Monday, February 20, 2023

Insatiable Chinese demand for donkeys is a major problem for Africa

What is it with the Chinese and their wacky "traditional" medicines and beauty treatments? Not content with decimating a whole raft of endangered species in the interests of unproven health remedies and skin treatments, it seems they are also intent on slaughtering vast numbers of the world's donkeys for an obscure collagen treatment made out of donkey skin.

Why donkey skin in particular? Don't ask me. And does it actually work? Also don't ask me (although I have my suspicions). But the Chinese seem convinced that donkey skin can slow ageing, enhance beauty, boost the libido, and cure a whole host of ailments from anemia to insomnia to pregnancy issues.

Ejiao (a collagen extracted from donkey hides) now sells for $780 per kilogram, and is sold in China in the form of cakes, tablets, bars and liquids. It is no longer a remedy reserved for Chinese royalty; it is a must-have for its huge upwardly-mobile middle class. Demand for donkey skin from China is insatiable. It is a $7.8 billion market, and has doubled in just the last few years, largely due to intensive advertising campaigns by Chinese companies. China consumes about 5 million donkey skins annually, and depletes about 10% of the entire world population of donkeys each year.

Anyway, you say, it's only donkeys, right? No-one really cares about donkeys, and it sure as hell isn't an endangered species, right? Well, donkeys are certainly not endangered, but it's not true that no-one cares about them. And I don't just mean because they're cute, and because you may have contributed to a donkey sanctuary while on a sunshine holiday at some point in your life.

The thing is, China has blown through its own supply of donkeys, once the largest in the world, and it now sources its donkey hides abroad, largely from Africa. Donkeys are the workhorse of much of Africa, and the continent is now home to nearly two-thirds of the world's donkeys. They are used to carry, water, food and farm goods. They boost household productivity, and free up their children to go to school.  
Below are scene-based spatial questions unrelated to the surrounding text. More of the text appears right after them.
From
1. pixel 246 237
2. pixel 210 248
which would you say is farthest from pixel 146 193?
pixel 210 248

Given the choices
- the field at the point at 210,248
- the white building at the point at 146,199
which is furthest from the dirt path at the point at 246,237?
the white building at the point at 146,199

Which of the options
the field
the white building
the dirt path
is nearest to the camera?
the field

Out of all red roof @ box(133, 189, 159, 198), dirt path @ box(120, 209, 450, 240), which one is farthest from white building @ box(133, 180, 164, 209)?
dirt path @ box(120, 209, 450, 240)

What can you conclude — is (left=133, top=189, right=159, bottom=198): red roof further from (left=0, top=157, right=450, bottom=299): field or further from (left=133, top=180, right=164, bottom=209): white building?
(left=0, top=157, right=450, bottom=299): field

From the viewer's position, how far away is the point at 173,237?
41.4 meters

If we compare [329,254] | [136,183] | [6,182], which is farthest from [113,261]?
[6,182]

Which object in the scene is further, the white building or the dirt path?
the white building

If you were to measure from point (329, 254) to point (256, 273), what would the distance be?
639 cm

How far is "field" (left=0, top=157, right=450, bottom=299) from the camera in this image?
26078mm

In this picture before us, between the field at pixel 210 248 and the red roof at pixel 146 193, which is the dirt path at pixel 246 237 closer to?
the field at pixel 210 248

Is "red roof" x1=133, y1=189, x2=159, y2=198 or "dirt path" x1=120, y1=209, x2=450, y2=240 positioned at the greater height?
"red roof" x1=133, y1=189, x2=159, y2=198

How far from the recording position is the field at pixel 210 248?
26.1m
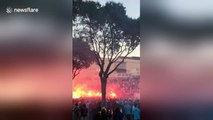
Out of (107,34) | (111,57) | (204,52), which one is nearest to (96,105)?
(111,57)

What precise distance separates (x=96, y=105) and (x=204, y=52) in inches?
56.8

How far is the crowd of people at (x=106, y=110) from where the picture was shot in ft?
13.1

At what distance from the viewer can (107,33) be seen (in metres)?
4.10

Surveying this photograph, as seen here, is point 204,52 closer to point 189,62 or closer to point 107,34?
point 189,62

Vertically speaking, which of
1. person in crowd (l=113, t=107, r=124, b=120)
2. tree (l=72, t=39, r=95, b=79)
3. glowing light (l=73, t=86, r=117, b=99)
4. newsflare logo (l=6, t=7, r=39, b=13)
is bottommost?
person in crowd (l=113, t=107, r=124, b=120)

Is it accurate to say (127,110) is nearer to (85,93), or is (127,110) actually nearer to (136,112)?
(136,112)

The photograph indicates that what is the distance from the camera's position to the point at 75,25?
161 inches

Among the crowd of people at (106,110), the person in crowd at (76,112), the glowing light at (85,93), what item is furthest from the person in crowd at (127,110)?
the person in crowd at (76,112)

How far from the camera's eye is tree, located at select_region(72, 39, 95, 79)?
4.06m

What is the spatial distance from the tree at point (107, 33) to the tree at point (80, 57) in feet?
0.21

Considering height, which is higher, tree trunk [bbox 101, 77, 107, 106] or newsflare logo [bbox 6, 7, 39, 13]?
newsflare logo [bbox 6, 7, 39, 13]

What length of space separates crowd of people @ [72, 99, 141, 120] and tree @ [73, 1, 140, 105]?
0.10 meters

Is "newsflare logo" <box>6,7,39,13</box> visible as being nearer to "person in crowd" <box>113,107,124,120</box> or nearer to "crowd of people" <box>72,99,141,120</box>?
"crowd of people" <box>72,99,141,120</box>

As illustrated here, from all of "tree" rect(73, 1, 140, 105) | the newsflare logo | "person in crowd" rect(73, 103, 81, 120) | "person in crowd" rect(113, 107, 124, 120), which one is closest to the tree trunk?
"tree" rect(73, 1, 140, 105)
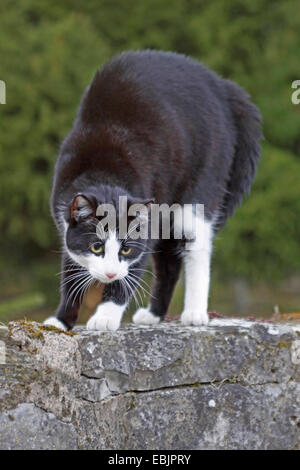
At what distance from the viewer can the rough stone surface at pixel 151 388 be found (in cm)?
343

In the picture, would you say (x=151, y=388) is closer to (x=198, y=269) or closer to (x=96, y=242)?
(x=96, y=242)

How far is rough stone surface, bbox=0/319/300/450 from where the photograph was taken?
3.43 meters

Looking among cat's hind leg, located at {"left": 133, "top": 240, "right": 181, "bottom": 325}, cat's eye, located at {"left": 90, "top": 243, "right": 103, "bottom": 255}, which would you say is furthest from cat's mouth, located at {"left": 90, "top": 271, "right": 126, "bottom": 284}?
cat's hind leg, located at {"left": 133, "top": 240, "right": 181, "bottom": 325}

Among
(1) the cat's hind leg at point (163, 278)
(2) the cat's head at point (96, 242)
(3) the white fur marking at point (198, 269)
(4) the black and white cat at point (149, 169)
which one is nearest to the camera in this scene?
(2) the cat's head at point (96, 242)

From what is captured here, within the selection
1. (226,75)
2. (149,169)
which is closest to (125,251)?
(149,169)

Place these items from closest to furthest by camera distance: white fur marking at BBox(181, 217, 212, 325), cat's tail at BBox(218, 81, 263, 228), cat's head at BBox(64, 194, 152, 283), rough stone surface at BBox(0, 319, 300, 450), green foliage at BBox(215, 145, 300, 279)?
1. rough stone surface at BBox(0, 319, 300, 450)
2. cat's head at BBox(64, 194, 152, 283)
3. white fur marking at BBox(181, 217, 212, 325)
4. cat's tail at BBox(218, 81, 263, 228)
5. green foliage at BBox(215, 145, 300, 279)

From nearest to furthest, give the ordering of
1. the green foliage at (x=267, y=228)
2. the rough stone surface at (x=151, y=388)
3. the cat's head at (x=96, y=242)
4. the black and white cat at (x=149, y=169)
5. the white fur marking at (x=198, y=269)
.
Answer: the rough stone surface at (x=151, y=388) < the cat's head at (x=96, y=242) < the black and white cat at (x=149, y=169) < the white fur marking at (x=198, y=269) < the green foliage at (x=267, y=228)

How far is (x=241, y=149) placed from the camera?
4.71 metres

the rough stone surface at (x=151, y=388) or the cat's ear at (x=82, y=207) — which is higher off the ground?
the cat's ear at (x=82, y=207)

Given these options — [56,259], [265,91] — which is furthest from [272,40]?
[56,259]

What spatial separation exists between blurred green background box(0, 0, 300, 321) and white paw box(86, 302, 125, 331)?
7.95m

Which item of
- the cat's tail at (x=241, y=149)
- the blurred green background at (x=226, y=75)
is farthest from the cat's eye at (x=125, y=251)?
the blurred green background at (x=226, y=75)

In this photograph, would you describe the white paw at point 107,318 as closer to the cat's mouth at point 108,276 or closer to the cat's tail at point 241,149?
the cat's mouth at point 108,276

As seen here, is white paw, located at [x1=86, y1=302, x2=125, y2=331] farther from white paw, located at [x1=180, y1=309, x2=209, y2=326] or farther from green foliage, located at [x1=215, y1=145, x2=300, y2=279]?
green foliage, located at [x1=215, y1=145, x2=300, y2=279]
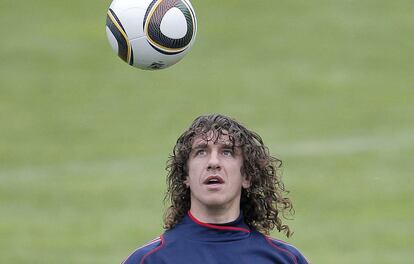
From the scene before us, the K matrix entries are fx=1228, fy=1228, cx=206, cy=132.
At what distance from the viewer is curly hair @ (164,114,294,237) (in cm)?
698

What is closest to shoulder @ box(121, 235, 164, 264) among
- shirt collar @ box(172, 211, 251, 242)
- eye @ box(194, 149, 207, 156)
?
shirt collar @ box(172, 211, 251, 242)

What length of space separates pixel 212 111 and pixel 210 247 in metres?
14.3

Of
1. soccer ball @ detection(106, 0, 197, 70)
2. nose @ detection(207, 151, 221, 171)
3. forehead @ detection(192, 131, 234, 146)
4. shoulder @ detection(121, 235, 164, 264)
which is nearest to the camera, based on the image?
shoulder @ detection(121, 235, 164, 264)

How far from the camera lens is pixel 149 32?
332 inches

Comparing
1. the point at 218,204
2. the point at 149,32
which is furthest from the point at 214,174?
the point at 149,32

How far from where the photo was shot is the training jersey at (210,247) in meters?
6.69

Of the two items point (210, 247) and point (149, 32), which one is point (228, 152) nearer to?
point (210, 247)

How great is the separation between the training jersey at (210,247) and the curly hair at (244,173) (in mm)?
139

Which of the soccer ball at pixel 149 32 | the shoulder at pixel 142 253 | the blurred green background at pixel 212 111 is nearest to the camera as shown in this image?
the shoulder at pixel 142 253

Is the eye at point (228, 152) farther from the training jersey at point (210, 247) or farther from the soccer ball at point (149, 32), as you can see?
the soccer ball at point (149, 32)

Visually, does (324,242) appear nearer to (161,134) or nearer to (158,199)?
(158,199)

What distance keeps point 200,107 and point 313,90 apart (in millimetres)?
2169

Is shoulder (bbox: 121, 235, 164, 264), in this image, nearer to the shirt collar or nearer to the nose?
the shirt collar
The global trade in donkeys is completely unregulated, and an estimated 25-35% of China's imported donkeys are now stolen or trafficked illegally. The sharp recent increase in the price of donkey hides has attracted transnational criminal networks, and traffickers are easily evading the bans that some countries have instituted. Donkeys are slow to reproduce, and are hard to breed in large numbers; some African countries like Botswana have lost half of their donkey population since 2016. 

Many African villages are suffering greatly as a result of the Chinese trade and, as usual, women and girls are suffering most, especially as they are often drafted in to do the work that donkeys used to do. The donkeys themselves are also suffering, often walked for days to market without adequate food or water, and often killed cruelly, with a hammer or dagger. The slaughtering process is unhygienic and creates a risk of the transmission of infectious diseases across the globe.

There is really little or nothing to recommend the trade in donkeys for Chinese consumption. The demand is the instigator of all these problems, and mass-market advertising on Chinese television is at the root of it. It's hard to know who to dislike most: the rapacious advertisers, the blasé authorities, or the vain and gullible consumers.